Updated 2006-01-25 07:21:14 by suchenwi

Richard Suchenwirth 2004-05-09 - Functions in Tcl are typically written with the proc command. But I notice more and more that, on my way to functional programming, my proc bodies are a single call to expr which does all the rest (often with the powerful x?y:z operator). So what about a thin abstraction (wrapper) around this recurring pattern?
 proc func {name argl body} {proc $name $argl [list expr $body]}

(Might have called it fun as well... it sure is.) That's all. A collateral advantage is that all expressions are braced, without me having to care. But to not make the page look so empty, here's some examples for func uses:
 func fac n     {$n<2? 1: $n*[fac [incr n -1]]}
 func gcd {u v} {$u? [gcd [expr $v%$u] $u]: $v}
 func min {a b} {$a<$b? $a: $b}
 func sgn x     {($x>0)-($x<0)} ;# courtesy rmax

Pity we have to make expr explicit again, in nested calls like in gcd... But func isn't limited to math functions (which, especially when recursive, come out nice), but for expr uses in testing predicates as well:
 func atomar list          {[lindex $list 0] eq $list}
 func empty  list          {[llength $list] == 0}
 func in    {list element} {[lsearch -exact $list $element] >= 0}
 func limit {x min max}    {$x<$min? $min: $x>$max? $max: $x}
 func ladd  {list e}       {[in $list $e]? $list: [lappend list $e]}

Exposing expr operators as Tcl commands goes quite easy too:
 foreach op {+ * / %} {func $op {a b} "\$a $op \$b"}

For "-", we distinguish unary and binary form:
 func - {a {b ""}} {$b eq ""? -$a: $a-$b}

Having the modulo operator exposed, gcd now looks nicer (from Playing with rationals):
 func gcd {u v} {$u? [gcd [% $v $u] $u]: abs($v)}

For unary not I prefer that name to "!", as it might also stand for factorial - and see the shortest function body I ever wrote :^) :
 func not x {!$x}

It could have been shortened by one byte, though :^)

→ RECORD SET:

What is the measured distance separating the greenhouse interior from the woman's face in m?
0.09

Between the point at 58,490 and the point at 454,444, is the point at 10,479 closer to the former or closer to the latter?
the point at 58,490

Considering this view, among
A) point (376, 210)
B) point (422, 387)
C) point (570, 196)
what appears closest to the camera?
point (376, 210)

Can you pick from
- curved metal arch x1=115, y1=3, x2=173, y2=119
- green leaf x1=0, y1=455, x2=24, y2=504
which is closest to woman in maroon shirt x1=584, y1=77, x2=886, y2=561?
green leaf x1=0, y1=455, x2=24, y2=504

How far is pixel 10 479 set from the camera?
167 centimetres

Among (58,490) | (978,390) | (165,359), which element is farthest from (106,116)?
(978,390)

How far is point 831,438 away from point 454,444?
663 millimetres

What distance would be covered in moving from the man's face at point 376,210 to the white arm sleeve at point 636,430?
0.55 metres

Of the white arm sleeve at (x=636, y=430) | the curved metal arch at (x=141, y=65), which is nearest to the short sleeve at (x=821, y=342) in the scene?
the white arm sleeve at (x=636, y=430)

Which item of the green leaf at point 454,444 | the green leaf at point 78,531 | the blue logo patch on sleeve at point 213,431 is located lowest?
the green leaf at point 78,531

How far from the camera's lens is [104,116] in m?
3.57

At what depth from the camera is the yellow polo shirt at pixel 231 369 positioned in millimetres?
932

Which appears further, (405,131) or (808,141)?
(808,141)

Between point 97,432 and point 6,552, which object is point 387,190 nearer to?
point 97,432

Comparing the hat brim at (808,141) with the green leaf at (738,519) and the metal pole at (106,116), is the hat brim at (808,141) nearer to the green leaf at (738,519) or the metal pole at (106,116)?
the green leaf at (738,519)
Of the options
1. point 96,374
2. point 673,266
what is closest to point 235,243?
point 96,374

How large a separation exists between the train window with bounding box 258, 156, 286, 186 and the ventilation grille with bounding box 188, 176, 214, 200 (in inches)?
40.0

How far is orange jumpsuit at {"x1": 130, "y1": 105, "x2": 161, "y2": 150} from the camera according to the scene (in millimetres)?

→ GOAL 1:
In the page on the Tcl func wrapper, rewrite the passage from "Having the modulo" to "byte, though :^)", swapping "gcd" for "hcf".
→ GOAL 2:
Write the next part of the page on the Tcl func wrapper, picking up after its final sentence.

→ WRITTEN REPLY 1:
Having the modulo operator exposed, hcf now looks nicer (from Playing with rationals):
 func hcf {u v} {$u? [hcf [% $v $u] $u]: abs($v)}

For unary not I prefer that name to "!", as it might also stand for factorial - and see the shortest function body I ever wrote :^) :
 func not x {!$x}

It could have been shortened by one byte, though :^)

→ WRITTEN REPLY 2:
 func not x !\$x

Feel free to add more meaningful examples! In any case, no one can blame me for not using return in these sweet one-liners... :)

Without big mention, functions implemented by recursion have a pattern for which func is well suited (see fac and gcd above). Another example is this integer range generator (starts from 1, and is inclusive, so [iota1 5] == {1 2 3 4 5}):
 func iota1 n {$n == 1? 1: [concat [iota1 [- $n 1]] $n]}

AM (1 june 2004) I have been musing over another, related subject:

  • Define functional relations between variables (possibly defining an equation)
  • Use high-level commands to actually solve the equation

This seems an excellent way of introducing some physics into the Wiki ;)

This is the page I wrote to work out the above ideas: An equation solver

WHD: Would this be a first step toward constraint programming? (A topic that intrigues me, but as yet I know almost nothing about it.)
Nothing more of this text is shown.